ESPN decided this week to switch the assignment of Robert Lee, an Asian-American football announcer who was scheduled to call a University of Virginia football game.
This was necessary because, well, it’s hard to picture the meeting where the Worldwide Leader in Sports reached this decision.
“He has almost the same name as the statue.”
“Let’s stash him in Pittsburgh until this blows over.”
“Who can we substitute in there? Is Marv Hitler available? No, wait! Same problem!”
It’s the kind of decision you would make if you didn’t understand the controversy. The problem in Charlottesville, Va., arose from our divided understanding of the Civil War, which in turn arose from divided understandings of our national foundation.
Alexander Stephens, the vice president of the Confederacy, said in 1861 that the Confederacy was necessary in order to correct the falseness of the notion that all men are created equal: “… its foundations are laid, its cornerstone rests, upon the great truth that the negro is not equal to the white man; that slavery, subordination to the superior race, is his natural and moral condition. This, our new Government, is the first, in the history of the world, based on this great physical, philosophical, and moral truth.”
There is a statue of Stephens in the U.S. Capitol. The state of Georgia, which donated the statue, should get it the hell out of there.
And that’s why people object to a statue of Gen. Robert E. Lee, who led men into blood-soaked battles on behalf of those very ideas laid down by his vice president. Secession was about the preservation of slavery. Stephens, Confederate President Jefferson Davis and other leading Southerners made that clear in indelible language. In their writings after the war they — what’s the word? — lied about that and claimed the whole mess arose from a head-scratchy civics puzzle having to do with local self-government.
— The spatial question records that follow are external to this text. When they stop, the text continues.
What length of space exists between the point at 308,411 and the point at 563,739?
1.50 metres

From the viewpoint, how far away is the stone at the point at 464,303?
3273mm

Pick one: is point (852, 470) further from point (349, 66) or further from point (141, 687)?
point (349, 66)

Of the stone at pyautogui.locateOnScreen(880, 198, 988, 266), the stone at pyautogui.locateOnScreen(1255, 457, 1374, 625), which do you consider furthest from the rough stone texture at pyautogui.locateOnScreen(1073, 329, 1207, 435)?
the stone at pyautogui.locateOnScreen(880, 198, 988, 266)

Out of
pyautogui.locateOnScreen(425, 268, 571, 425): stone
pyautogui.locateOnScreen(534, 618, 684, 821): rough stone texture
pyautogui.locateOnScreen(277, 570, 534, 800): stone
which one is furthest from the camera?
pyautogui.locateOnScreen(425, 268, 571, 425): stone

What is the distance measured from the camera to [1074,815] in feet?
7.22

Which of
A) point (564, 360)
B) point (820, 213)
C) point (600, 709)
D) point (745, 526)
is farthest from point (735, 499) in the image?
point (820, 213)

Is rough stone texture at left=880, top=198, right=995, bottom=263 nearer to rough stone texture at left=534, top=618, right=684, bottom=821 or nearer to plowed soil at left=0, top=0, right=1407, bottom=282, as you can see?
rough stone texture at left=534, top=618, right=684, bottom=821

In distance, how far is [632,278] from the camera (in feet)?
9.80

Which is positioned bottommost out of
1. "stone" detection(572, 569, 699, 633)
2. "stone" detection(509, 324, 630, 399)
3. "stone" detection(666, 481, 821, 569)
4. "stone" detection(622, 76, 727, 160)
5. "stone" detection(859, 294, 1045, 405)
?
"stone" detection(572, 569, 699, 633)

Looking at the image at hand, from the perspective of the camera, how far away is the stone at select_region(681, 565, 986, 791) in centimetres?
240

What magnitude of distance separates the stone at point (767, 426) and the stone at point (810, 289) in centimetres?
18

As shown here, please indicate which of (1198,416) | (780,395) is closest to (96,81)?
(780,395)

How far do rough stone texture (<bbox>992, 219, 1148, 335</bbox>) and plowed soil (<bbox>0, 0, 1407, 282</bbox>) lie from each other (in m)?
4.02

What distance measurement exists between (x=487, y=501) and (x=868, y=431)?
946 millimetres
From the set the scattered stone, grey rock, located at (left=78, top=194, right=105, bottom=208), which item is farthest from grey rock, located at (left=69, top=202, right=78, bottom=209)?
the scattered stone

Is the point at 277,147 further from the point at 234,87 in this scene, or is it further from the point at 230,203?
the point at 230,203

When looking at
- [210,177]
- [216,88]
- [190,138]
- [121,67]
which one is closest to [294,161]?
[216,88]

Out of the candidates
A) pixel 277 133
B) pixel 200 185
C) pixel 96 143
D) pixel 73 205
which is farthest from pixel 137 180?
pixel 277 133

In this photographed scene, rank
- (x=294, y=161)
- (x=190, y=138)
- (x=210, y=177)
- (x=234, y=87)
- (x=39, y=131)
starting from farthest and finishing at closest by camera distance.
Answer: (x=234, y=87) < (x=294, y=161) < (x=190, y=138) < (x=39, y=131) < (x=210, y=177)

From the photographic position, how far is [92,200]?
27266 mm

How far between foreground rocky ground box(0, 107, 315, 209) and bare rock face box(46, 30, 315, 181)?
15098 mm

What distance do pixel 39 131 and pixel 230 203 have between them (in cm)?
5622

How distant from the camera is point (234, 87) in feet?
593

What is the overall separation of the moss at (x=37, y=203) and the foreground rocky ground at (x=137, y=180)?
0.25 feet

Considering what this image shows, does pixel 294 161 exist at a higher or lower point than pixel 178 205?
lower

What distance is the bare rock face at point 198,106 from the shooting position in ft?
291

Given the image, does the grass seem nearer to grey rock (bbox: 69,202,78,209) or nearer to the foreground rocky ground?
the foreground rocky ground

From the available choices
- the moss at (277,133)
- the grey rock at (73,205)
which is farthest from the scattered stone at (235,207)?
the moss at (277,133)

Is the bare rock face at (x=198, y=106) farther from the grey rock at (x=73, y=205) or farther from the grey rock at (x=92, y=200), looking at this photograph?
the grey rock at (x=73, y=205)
I guess what I’m saying, ESPN, is that the problem isn’t the name of the guy on the horse. A Lee by any other name would smell as foul.
ESPN does not do the history thing so much. Two days after Charlottesville, ESPN2 aired a Fantasy Football “auction” in which — I’m not kidding — a fast-talking auctioneer held up the faces — often black — of NFL players on a stick and took bids from an audience of young white men and women. When a limit was reached, he would shout “Sold” and some dude would “own” Odell Beckham Jr., who pronounced himself “speechless” on social media. Search out the clip. I don’t know how to do it justice.
So, to recap: Guy-with-bland-name-coincidence equals too much to handle. Thing-that-resembles-slave-auction equals fun for the whole family.
I kid ESPN, mainly because it managed to stand out as stupid in a week when the president stared directly at an eclipse with unshielded eyes. No easy feat.
But we’re all going to struggle with the questions of how much of the past to erase and why. King David slaughtered two-thirds of his Moabite POWs as they lay on the ground. This is an atrocity but not a case against Michelangelo’s statue. (I’m willing to bet more people have complained about the penis.)
Closer to home, we’re opening a national park in Hartford this year at Coltsville, a complex encompassing the estate and factory of Samuel Colt.
It would be a mistake to do this without having intelligent conversations about Colt, who marketed his repeating pistol to Southern plantation owners as a way of protecting against slave revolts.
Colt was an amoral arms merchant who would sell guns to anybody. His last shipment of guns to the South headed for Richmond three days after Fort Sumter. To me, Colt is repugnant, but I don’t mind the Coltsville project as long as, once in a while, we openly debate the question of his moral status.
Some monuments really need to come down. Others need to be talked about honestly. Stephens was correct in the sense that the original sin of this nation was claiming all people are equal when the claim did not include slaves, native peoples and, in some aspects, women.
We can’t fix that by sending Robert Lee to a different football game.